On the evening of April 15, 1999, one of the most bizarre and unusual supercell thunderstorms ever observed roared across southeastern North Carolina. It produced several damaging tornadoes, one killer tornado, non-tornadic wind damage reports, and a measured gust to 165 mph. At one point, as it was producing a tornado with a 30 mile damage track across portions of Duplin County, the thunderstorm cluster assumed a hurricane-like shape (above, and in this filtered image), even forming an eye-like "hole" in the reflectivity field just east of the mesocyclone. [The mesocyclone -- parent circulation to the tornadoes -- is evident in this storm-relative velocity image off Morehead City's Doppler radar.]
The storm moved out of northern South Carolina as a heavy-precipitation (HP) supercell, moving east-northeast close to the intersection of a warm front and a surface trough. It then moved ENE across southern NC, producing a gust front on its rear flank on which more thunderstorm cells formed. That gust-frontal band, and the forward flank of the original storm, began to curve into spiral bands -- eventually assuming the hurricane shape. This structure was the result. The evolution of this storm from HP supercell to "tornadocane" to bow echo is shown and described in more detail here.
#####
→ **Work to complete**:
1. Summarize the account of the April 1999 North Carolina supercell in two sentences.
2. Resume the account of the April 1999 North Carolina supercell from the point where it stops.
#####
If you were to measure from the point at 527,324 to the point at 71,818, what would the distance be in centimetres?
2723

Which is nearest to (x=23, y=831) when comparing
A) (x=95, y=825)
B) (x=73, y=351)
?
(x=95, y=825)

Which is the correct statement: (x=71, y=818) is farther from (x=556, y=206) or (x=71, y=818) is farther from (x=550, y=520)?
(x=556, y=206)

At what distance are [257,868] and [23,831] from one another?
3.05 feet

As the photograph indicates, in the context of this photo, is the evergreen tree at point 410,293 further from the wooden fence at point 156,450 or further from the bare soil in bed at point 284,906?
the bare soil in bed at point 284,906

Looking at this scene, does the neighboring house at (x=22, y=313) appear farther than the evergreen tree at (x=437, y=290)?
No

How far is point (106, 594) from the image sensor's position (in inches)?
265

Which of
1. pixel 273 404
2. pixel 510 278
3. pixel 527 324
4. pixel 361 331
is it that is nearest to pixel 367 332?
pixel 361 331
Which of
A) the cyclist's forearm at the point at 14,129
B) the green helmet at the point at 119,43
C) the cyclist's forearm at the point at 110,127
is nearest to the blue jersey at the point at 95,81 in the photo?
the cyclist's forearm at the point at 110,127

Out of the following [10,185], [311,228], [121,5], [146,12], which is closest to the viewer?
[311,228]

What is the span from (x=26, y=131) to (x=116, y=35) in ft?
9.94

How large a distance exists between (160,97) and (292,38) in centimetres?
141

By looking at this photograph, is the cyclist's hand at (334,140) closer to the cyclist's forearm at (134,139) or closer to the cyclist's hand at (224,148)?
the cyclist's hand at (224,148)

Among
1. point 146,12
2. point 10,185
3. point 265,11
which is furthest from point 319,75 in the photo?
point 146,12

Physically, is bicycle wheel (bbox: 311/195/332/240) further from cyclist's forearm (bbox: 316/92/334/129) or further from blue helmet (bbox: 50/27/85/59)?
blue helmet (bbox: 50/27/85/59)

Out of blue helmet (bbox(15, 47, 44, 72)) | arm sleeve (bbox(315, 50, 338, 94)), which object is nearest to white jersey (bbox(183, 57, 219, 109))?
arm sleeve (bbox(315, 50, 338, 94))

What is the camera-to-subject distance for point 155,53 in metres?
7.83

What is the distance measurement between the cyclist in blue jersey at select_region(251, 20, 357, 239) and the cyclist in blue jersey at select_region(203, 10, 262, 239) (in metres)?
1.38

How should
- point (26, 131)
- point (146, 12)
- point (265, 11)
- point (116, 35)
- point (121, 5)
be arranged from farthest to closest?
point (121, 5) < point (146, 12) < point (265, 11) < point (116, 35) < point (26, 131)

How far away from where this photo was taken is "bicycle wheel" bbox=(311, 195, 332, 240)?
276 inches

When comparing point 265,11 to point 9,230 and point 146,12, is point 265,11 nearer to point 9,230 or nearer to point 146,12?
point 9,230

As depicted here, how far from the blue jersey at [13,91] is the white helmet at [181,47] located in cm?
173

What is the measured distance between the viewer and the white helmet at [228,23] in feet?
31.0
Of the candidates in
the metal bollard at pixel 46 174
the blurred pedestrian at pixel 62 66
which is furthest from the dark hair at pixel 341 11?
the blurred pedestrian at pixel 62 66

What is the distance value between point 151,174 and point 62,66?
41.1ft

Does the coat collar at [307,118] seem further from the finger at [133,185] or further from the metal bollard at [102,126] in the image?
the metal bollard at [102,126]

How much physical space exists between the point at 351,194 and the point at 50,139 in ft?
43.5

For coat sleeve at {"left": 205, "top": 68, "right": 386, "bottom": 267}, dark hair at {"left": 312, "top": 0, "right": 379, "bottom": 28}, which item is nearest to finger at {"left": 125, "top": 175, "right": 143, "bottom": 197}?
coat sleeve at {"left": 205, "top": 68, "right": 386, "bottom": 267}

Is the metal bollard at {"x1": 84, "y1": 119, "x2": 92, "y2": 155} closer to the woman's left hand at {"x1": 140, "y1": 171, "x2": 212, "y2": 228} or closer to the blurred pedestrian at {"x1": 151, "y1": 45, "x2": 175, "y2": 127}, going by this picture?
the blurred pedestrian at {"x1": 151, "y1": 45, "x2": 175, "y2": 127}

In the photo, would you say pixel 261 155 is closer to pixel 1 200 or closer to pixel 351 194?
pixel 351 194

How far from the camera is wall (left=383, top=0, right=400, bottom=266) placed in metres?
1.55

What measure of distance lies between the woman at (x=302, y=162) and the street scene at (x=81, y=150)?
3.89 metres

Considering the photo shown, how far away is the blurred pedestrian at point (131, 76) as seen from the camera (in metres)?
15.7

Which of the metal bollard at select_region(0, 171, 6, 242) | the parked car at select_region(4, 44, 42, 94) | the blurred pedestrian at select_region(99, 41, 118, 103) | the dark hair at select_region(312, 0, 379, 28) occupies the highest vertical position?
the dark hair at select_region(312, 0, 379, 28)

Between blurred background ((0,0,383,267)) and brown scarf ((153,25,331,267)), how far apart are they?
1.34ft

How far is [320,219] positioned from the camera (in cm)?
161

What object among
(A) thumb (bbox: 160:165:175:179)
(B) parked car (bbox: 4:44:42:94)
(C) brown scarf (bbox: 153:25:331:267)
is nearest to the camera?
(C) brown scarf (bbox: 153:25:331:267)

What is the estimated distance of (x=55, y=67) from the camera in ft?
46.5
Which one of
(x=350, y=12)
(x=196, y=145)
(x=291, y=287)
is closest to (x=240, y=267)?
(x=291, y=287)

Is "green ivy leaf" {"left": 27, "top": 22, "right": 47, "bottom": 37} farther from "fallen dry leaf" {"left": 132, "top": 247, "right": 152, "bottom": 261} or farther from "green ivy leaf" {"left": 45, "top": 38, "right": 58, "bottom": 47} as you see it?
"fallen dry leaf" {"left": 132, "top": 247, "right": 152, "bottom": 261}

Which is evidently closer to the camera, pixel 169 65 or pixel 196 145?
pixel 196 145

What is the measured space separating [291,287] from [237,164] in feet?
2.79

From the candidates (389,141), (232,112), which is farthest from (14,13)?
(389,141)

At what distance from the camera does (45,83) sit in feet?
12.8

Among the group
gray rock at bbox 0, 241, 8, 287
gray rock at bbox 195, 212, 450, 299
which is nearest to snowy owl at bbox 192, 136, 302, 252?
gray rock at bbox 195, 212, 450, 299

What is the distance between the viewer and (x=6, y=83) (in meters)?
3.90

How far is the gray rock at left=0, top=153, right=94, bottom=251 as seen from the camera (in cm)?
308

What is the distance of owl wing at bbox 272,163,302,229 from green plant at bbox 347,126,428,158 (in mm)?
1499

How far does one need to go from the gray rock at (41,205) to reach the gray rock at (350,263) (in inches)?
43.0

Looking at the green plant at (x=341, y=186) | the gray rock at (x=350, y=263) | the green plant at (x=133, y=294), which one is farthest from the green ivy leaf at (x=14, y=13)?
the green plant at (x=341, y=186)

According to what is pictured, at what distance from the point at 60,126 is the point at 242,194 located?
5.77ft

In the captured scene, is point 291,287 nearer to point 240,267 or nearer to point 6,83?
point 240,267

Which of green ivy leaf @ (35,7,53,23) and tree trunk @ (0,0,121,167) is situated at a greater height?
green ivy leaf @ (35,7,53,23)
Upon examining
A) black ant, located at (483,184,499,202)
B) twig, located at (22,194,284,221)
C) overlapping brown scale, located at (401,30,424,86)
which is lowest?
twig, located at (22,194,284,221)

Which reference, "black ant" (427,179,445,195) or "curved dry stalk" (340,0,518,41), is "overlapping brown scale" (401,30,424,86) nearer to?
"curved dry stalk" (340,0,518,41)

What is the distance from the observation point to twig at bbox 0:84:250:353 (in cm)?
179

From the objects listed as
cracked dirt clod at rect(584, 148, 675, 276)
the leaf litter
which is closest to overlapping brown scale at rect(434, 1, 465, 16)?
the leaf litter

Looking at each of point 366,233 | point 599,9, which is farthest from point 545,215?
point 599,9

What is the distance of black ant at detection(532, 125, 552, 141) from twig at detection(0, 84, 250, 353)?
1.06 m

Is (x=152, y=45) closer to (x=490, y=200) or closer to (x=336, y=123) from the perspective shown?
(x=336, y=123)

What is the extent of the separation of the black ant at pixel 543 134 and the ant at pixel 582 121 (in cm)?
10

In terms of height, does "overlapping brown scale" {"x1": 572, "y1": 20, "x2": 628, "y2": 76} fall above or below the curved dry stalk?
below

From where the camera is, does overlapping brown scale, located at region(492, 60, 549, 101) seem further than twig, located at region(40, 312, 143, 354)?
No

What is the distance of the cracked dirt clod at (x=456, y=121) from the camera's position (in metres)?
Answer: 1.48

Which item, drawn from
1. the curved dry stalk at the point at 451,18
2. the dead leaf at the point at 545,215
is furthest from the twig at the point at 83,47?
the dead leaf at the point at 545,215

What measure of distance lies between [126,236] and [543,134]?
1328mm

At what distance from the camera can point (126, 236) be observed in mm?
#####
→ **Activity answers**:
1. On the evening of April 15, 1999, an unusual supercell thunderstorm crossed southeastern North Carolina and produced several damaging tornadoes, one of them deadly, along with a measured gust to 165 mph. After moving out of northern South Carolina as a heavy-precipitation supercell, its rear-flank gust-front band and forward flank curved into spiral bands, giving it a hurricane-like shape with an eye-like hole while it produced a tornado with a 30 mile damage track in Duplin County.

2.
The 165 mph gust was recorded just north of Trenton NC in Jones County, at about 0220Z (10:20 pm EDT). At the time, the original HP storm and the cells along its gust front had largely separated; and the gust corresponded well to the track of the gate-to-gate shear maximum in the mesocyclone. So this gust may have resulted from a tornado strike to the anemometer, or an intense eddy in the downburst. There was also a more typical signature of an HP supercell well offshore over the Atlantic E of Myrtle Beach SC (not shown).